Pay attention. Noticing alcohol’s in-the-moment effects may help you regulate your consumption, says Gabrielle Glaser, author of Her Best-Kept Secret: Why Women Drink—and How They Can Regain Control. “I chatted with a woman who tracked her mood and realized that one or two drinks made her feel happy, but a third made her feel morose, angry, and sloppy,” she says. “Tuning in to how you feel can help some people stay within reasonable limits.”
Get guidance. Look into CheckUp & Choices (checkupand choices.com), an online program that can help you assess your drinking and—if you’re interested—develop skills to scale back. “Our studies have shown that with a few simple tools, you can reduce consumption by about 50 percent,” says Reid Hester, PhD, director of research at the organization. The checkup alone costs $34, and the full program is $79 for three months, with a money-back guarantee.
Join a community. Moderation Management (moderation.org) is a free program that starts with 30 days of abstinence and includes a “mutual-help” environment with meetings that you can attend in person or dial into by phone as you work on changing your habits.

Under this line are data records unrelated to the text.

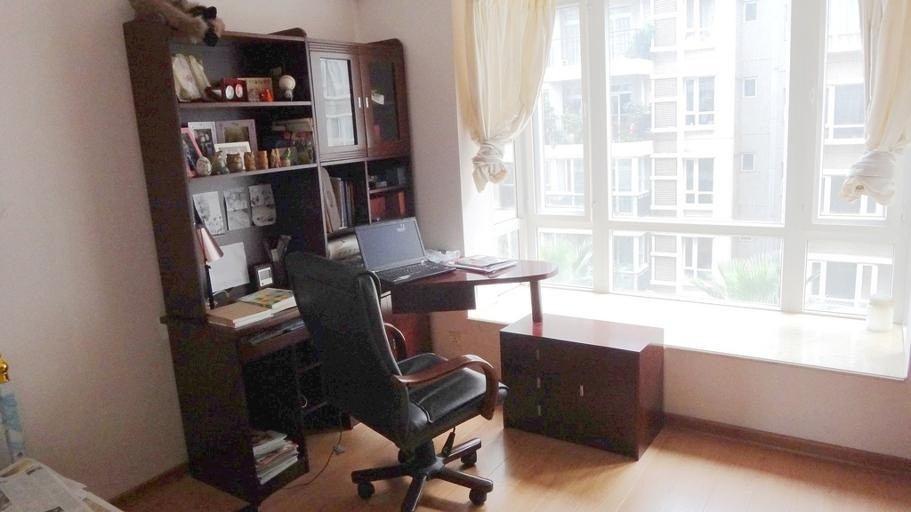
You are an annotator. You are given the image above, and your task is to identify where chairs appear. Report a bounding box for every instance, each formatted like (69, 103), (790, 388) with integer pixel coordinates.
(286, 250), (508, 511)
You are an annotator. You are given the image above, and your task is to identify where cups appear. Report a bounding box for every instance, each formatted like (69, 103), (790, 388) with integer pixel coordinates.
(244, 150), (269, 171)
(226, 153), (243, 173)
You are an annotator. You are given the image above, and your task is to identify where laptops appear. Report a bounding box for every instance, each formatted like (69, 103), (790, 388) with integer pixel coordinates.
(353, 216), (456, 288)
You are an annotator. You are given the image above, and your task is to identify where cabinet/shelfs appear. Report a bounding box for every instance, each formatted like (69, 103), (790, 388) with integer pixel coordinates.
(500, 313), (666, 460)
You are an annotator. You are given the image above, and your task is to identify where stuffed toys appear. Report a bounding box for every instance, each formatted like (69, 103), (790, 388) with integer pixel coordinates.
(127, 0), (228, 48)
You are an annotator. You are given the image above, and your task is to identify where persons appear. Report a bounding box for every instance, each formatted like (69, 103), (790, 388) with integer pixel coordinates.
(182, 136), (197, 171)
(205, 132), (214, 157)
(197, 132), (208, 158)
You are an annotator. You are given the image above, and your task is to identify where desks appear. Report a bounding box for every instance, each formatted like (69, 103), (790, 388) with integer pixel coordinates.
(383, 256), (559, 322)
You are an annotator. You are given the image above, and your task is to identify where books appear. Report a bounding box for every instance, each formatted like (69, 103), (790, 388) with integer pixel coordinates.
(250, 427), (302, 487)
(445, 256), (520, 273)
(455, 254), (515, 270)
(320, 167), (357, 234)
(206, 285), (299, 330)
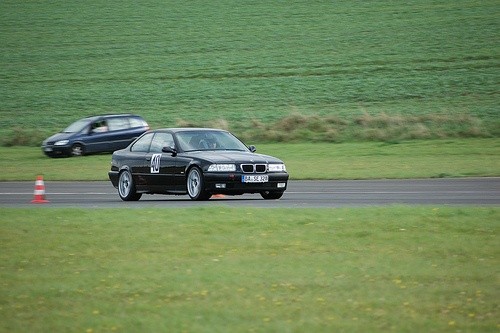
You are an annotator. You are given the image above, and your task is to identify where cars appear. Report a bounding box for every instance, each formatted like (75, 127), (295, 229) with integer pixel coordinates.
(109, 127), (290, 203)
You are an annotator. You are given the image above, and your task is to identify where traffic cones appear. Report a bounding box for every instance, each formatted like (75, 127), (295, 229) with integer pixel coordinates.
(31, 175), (48, 203)
(213, 195), (224, 199)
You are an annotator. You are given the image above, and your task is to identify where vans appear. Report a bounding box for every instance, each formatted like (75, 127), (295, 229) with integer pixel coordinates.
(41, 116), (151, 157)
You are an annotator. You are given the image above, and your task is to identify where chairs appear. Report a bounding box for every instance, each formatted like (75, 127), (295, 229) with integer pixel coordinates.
(189, 135), (209, 148)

See a therapist. Research shows that cognitive behavior therapy is particularly effective at helping people curb their drinking. You’ll strive to identify situations and emotions that trigger your desire to drink—and learn tools to avoid or cope with them.
Socialize in new ways. While women are drinking more, there are signs that as a culture, we may have reached a turning point. The volume of alcohol consumed in the U.S. dropped in both 2017 and 2018—and there are new options for alcohol free social gatherings. For instance, Warrington founded Club SÖDA NYC, an event series for the sober curious that includes parties, meet-ups, talks, and workshops. Likewise, a new app, Loosid, can help you find sober events as well as groups in your community that promote sober living.
Getting together at a bar may be the most obvious way to socialize, but it’s far from the only one. “You can meet friends for coffee or tea or exercise or alcohol-free meals,” says Warrington. The experience may surprise you, she adds. “I was worried about my first sober wedding, but I actually felt good—and, ironically, more confident. I realized I had been outsourcing my confidence to alcohol for years.”